It’s interesting to see that people are still ignoring the signs that say Grafton Bridge is for buses only. A NZ Herald article explores the issue further:
Lucrative bus lane
New bus-only lanes on Grafton Bridge have helped swell Auckland City Council coffers by $1.7 million since they were introduced in December.
More than 11,000 drivers have been stung for using the bridge between 7am and 7pm, when both lanes of the central city bridge are reserved for buses.
A senior councillor admitted the signs alerting motorists to the change were inadequate.
“The signage needed to be upgraded, without doubt,” said transport committee chairman Ken Baguley.
“I’ve suggested to officers that, with the benefit of hindsight, you’re not alerted to the fact that it’s a bus lane very well.”
I’m surprised the number is that low actually.

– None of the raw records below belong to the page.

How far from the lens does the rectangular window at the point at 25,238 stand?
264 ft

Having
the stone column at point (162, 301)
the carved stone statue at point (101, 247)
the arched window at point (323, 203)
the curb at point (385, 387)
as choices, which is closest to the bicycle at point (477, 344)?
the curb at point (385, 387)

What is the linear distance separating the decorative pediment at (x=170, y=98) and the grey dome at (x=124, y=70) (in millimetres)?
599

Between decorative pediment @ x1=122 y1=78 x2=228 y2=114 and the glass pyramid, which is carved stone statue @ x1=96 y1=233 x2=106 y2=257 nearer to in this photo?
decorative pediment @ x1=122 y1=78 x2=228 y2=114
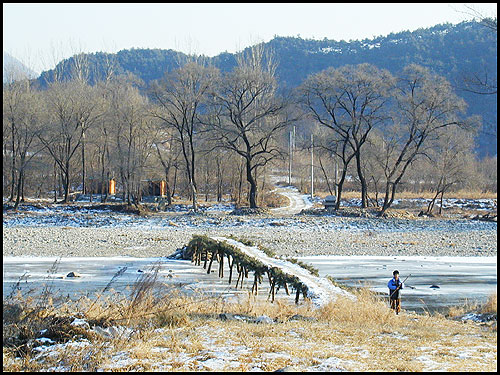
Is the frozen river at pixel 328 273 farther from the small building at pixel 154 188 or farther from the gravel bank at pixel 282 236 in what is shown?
the small building at pixel 154 188

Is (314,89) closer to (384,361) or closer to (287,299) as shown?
(287,299)

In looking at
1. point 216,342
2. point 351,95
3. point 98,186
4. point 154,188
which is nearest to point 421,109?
point 351,95

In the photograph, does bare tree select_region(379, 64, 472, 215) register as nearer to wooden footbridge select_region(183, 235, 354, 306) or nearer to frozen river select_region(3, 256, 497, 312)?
frozen river select_region(3, 256, 497, 312)

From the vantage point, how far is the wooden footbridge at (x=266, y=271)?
1273 cm

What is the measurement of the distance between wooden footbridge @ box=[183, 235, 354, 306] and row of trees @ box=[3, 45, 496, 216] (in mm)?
26874

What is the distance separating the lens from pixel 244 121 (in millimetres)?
50000

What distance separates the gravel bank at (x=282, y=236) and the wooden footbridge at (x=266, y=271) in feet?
13.9

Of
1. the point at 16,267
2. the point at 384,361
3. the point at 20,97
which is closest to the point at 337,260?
the point at 16,267

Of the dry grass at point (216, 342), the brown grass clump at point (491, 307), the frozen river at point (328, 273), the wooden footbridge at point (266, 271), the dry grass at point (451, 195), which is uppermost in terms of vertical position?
the dry grass at point (216, 342)

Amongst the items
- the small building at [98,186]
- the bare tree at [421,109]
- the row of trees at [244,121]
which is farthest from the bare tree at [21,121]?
the bare tree at [421,109]

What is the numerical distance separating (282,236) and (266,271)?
17.3 metres

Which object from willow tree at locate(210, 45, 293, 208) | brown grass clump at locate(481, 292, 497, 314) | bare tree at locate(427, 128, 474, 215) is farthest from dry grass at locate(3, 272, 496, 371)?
bare tree at locate(427, 128, 474, 215)

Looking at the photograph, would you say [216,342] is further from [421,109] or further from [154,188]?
[154,188]

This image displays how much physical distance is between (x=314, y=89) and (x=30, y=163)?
2733cm
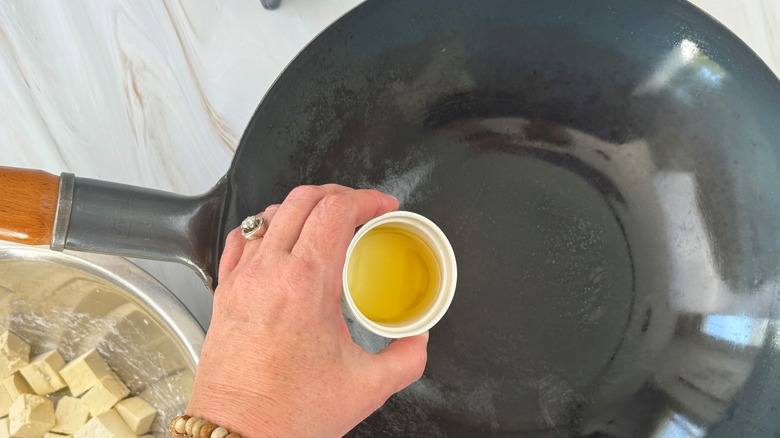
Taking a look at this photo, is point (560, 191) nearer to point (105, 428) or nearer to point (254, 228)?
point (254, 228)

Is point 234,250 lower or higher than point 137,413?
higher

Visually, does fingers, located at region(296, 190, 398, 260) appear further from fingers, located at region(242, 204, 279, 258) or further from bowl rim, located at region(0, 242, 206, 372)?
bowl rim, located at region(0, 242, 206, 372)

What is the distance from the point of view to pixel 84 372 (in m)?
0.67

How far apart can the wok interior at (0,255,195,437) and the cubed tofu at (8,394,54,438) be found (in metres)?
0.04

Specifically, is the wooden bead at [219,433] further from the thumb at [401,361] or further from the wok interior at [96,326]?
the wok interior at [96,326]

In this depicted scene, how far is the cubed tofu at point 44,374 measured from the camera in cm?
68

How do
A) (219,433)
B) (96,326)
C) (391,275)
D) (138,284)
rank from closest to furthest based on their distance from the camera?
(219,433) < (391,275) < (138,284) < (96,326)

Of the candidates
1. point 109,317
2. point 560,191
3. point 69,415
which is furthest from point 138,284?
point 560,191

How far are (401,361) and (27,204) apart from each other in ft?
0.99

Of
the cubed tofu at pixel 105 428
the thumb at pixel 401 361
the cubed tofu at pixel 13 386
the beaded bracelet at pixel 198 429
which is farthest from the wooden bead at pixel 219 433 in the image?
the cubed tofu at pixel 13 386

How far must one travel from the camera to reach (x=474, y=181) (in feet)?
1.99

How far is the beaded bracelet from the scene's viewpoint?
0.36m

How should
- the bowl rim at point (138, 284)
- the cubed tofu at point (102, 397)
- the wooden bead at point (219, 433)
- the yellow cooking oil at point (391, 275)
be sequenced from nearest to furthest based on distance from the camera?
the wooden bead at point (219, 433) < the yellow cooking oil at point (391, 275) < the bowl rim at point (138, 284) < the cubed tofu at point (102, 397)

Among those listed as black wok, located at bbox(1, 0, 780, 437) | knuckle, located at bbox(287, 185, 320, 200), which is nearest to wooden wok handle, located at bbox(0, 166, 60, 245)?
black wok, located at bbox(1, 0, 780, 437)
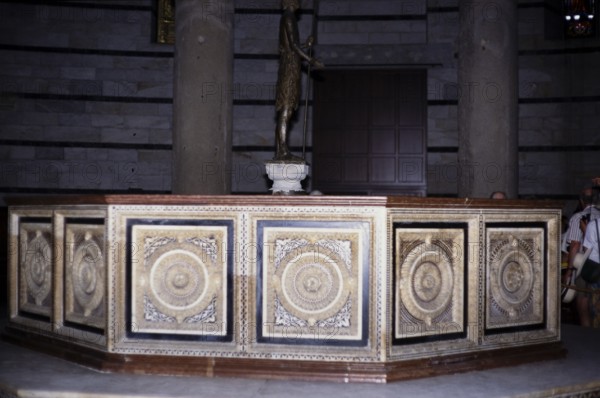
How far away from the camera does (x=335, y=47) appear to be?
11.2m

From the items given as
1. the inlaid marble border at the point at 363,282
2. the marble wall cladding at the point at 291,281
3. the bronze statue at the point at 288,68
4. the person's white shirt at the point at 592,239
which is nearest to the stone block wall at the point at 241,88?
the bronze statue at the point at 288,68

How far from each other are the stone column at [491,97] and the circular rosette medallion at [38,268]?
536cm

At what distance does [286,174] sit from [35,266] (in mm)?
2360

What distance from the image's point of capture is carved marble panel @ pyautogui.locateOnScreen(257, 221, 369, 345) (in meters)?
4.88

The one time I caught a bus across Grafton Bridge, on my way to the opening of the Newmarket train station, there was someone on the bridge taking photos of cars travelling across it when they shouldn’t have. In the mere time it took the bus to cross the bridge I saw three or four cars travelling across it in the opposite direction. A cool $600 of revenue in just a couple of minutes.
While obviously it’s important for the signs to be clear, I think that the high number of people crossing the bridge in their cars does show a bit of contempt for public transport amongst car drivers in Auckland. Hopefully the $150 fine is useful ‘education’ for them. I also wonder whether the hours of operation for the route being bus only (7am-7pm Monday-Friday) confuse some people into thinking that it’s OK to cross when it isn’t.
From another perspective, it’s quite a useful source of funding for council. Maybe once we have the Super-City operational we’ll see that funding going back into public transport services.